» **THE PROBLEM**:
Summarize the write-up on refitting the carbs and airbox in two sentences.
━━ DOCUMENT SECTION ━━
Man, this is amazing work. Do you accept summer interns in your garage?
I started the day helping a friend to move into his apartment so didn't actually get started till 3pm. I started by getting the carbs and airbox all sorted and fitted up. I cleaned the lower and upper portions of the airbox and all of the parts that go with it.
I then carried out the modification to the carb vent hoses as stated on the Technical Bulletin. This just involved replacing the carb vent hoses and routing them properly.
I also carried out the TSB on the fuel pump vent hose. This one just verifies that the vent hose is routed correctly and kink free to ensure that the fuel pump does not corrode and contaminate your fuel. This was fine but worth chacking. I re-routed the pipe a little to ensure it will not be a problem in the future.
Got all the carbs assembled together as one unit, fed all the cabled through the air box and attached them all up. I tell you what, working on the carbs is definatley not a five minute job, it is very easy to get the pipes kinked on assembly and it is very important to take your time and observe everything as you install them.
One thing I found was that the lower clamps on the rubber mounts for the carbs, the side that clamps to the cylinder head, were at the end of their thread. In other words they would not tighten up anymore. Since the flange has a grove in it then I did not perceive this to be a problem, I tried to pull at the carbs and they were tight enough, I sure couldnt get them off anyway! I got the carbs finished and verified eveything was working smoothly with no sticking cables or anything. Checked the clamps, hoses and rubbers were all fitted correctly...........
Its a good idea to cable tie the vent hose to the carb frame on left hand side to prevent the hose from rubbing on the linkage. Fitted a new air filter and refitted the snorkel and upper portion of the airbox.
━━━
━━ DATASET EXTRACT ━━
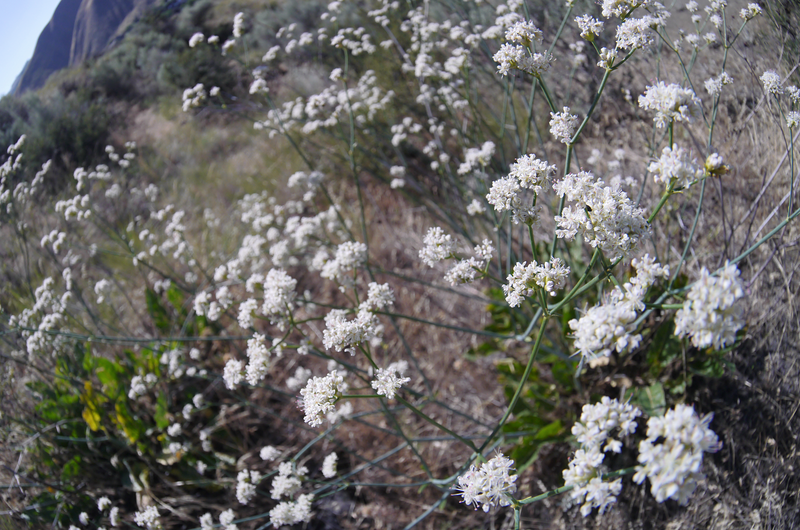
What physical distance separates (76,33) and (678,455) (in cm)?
806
━━━
» **SOLVED EXERCISE**:
After starting at 3pm, the writer cleaned and fitted the carbs and airbox, replaced and properly routed the carb vent hoses per the Technical Bulletin, and checked and slightly re-routed the fuel pump vent hose. The lower carb mount clamps were at the end of their thread but still held the carbs tight, and after confirming nothing was sticking, the writer fitted a new air filter and refitted the snorkel and upper airbox.